Dataset entries
_ _ _ _ _

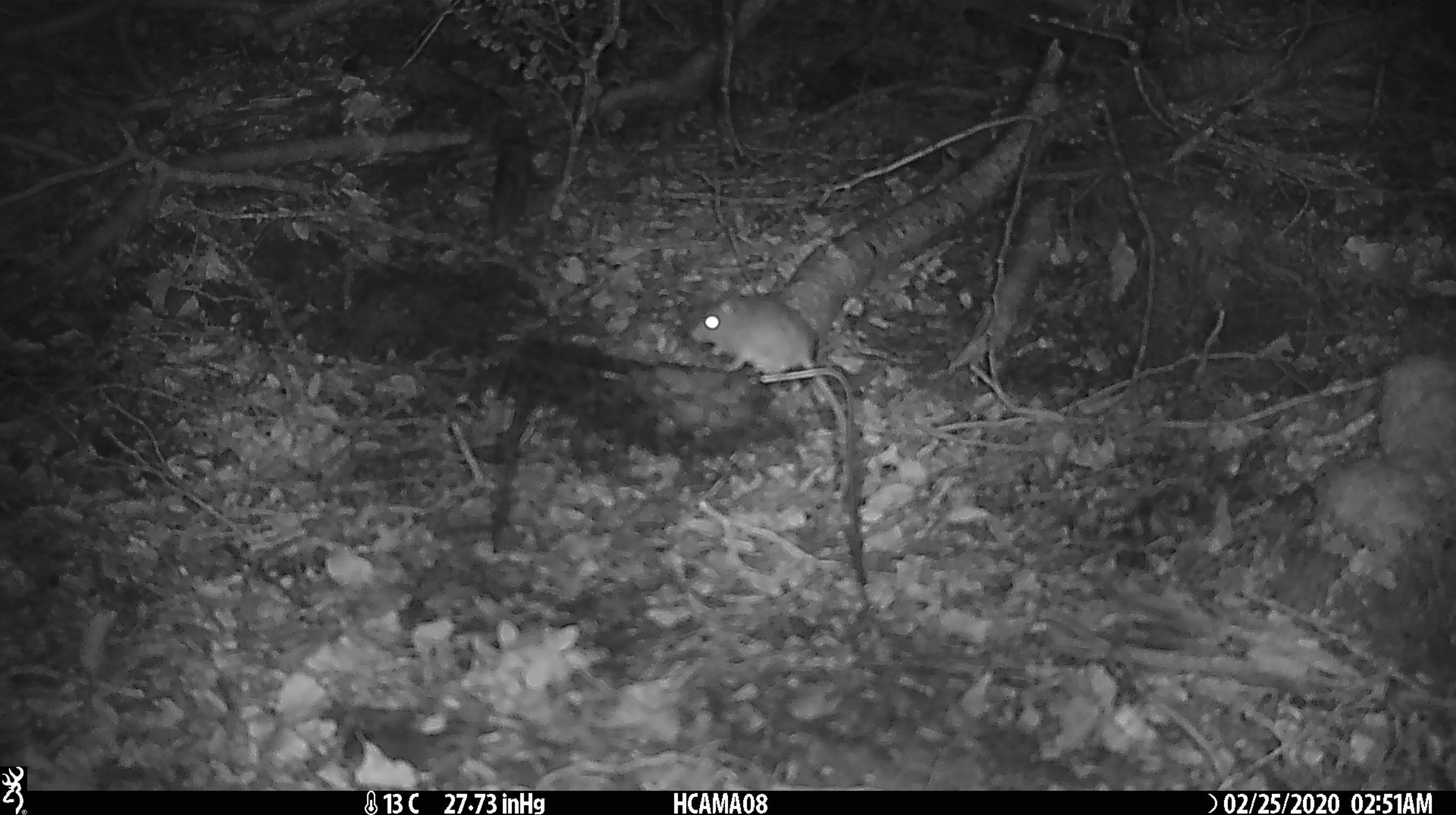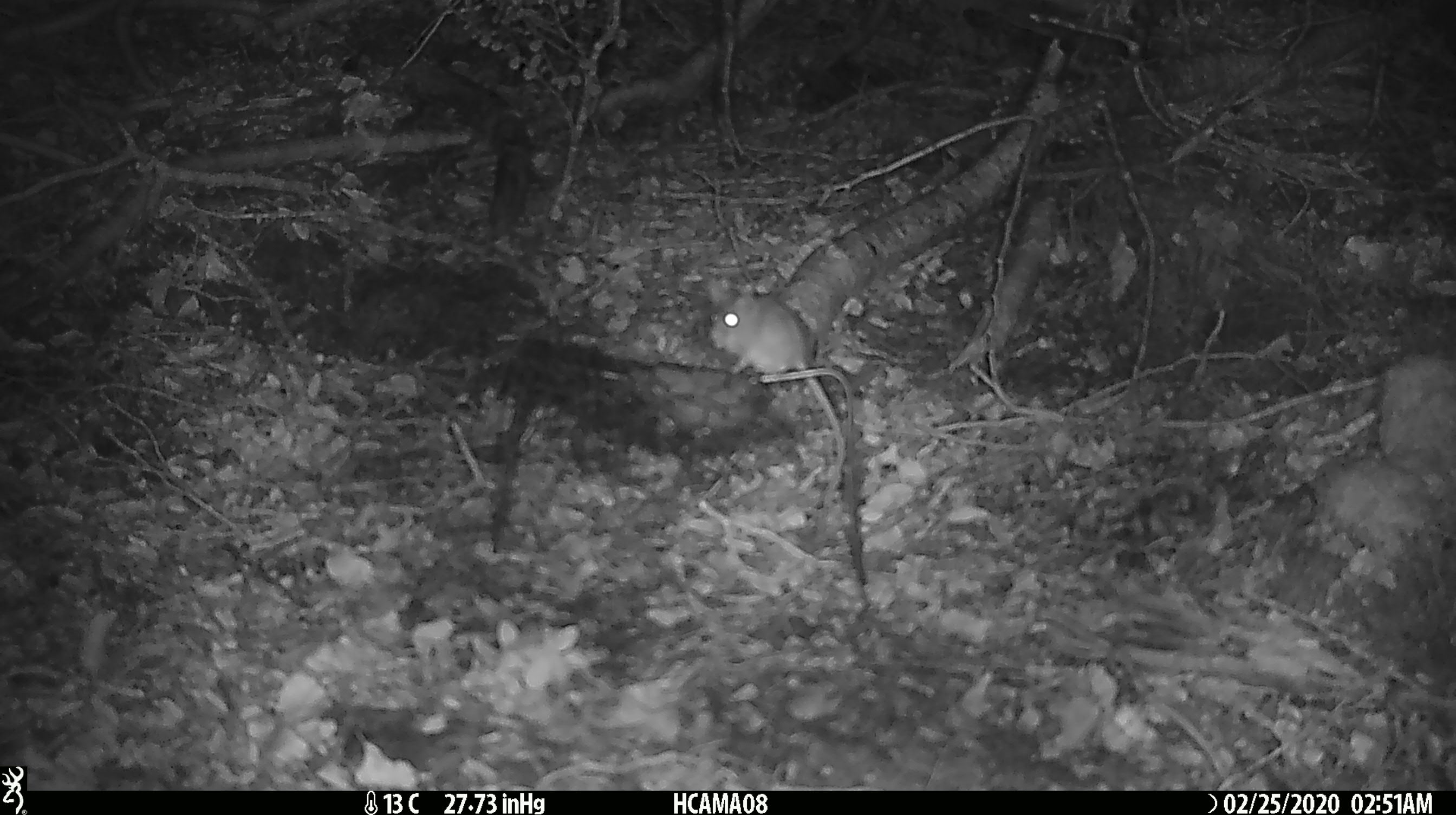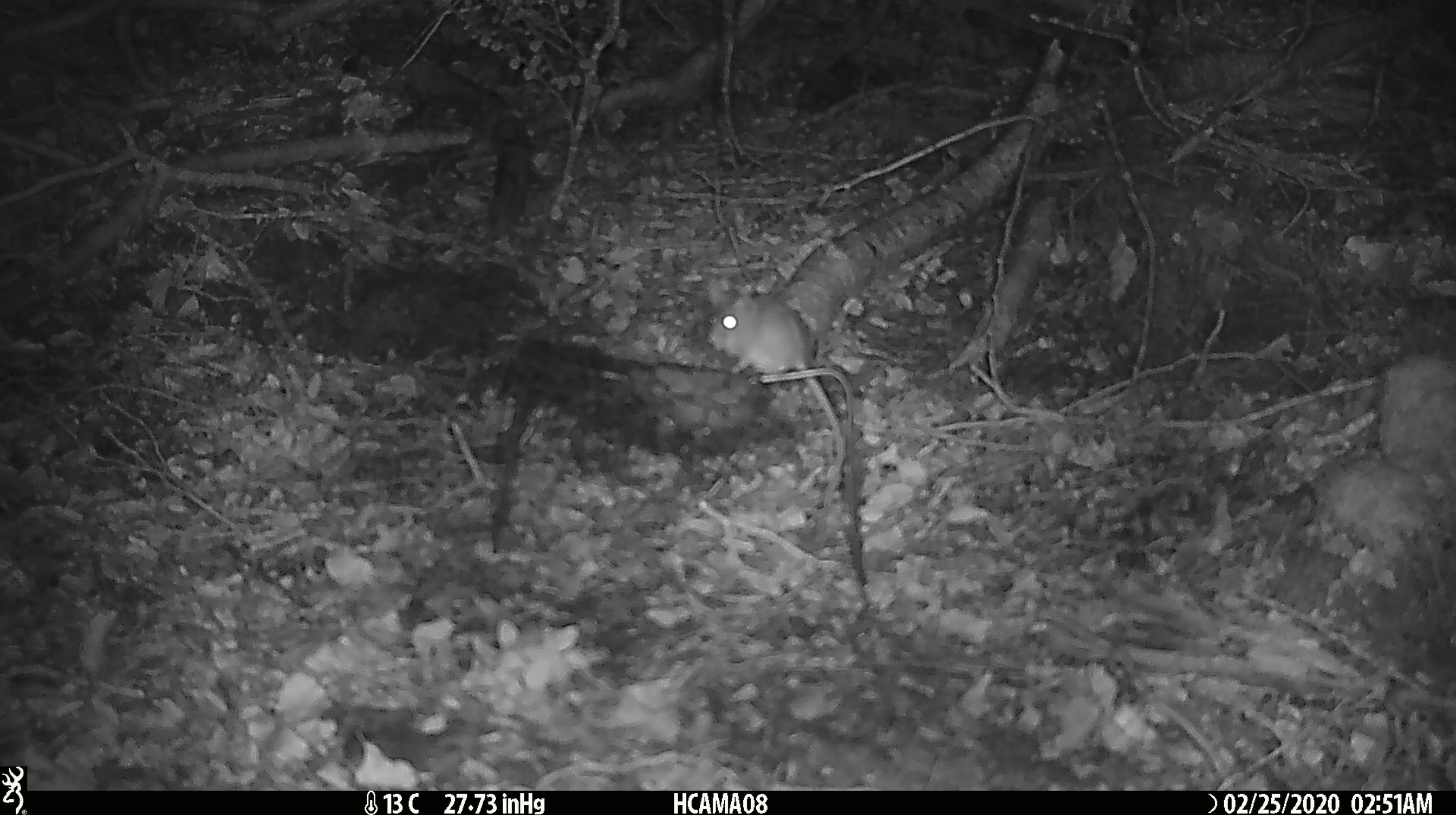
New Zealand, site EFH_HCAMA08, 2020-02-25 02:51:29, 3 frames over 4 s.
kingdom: Animalia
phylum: Chordata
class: Mammalia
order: Rodentia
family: Muridae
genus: Mus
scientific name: Mus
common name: mouse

_ _ _ _ _

- TASK INSTRUCTIONS: Output the records exactly, and let none of their pictures appear in the copy.

- RESULT OF THIS EXERCISE:
New Zealand, site EFH_HCAMA08, 2020-02-25 02:51:29, 3 frames over 4 s.
kingdom: Animalia
phylum: Chordata
class: Mammalia
order: Rodentia
family: Muridae
genus: Mus
scientific name: Mus
common name: mouse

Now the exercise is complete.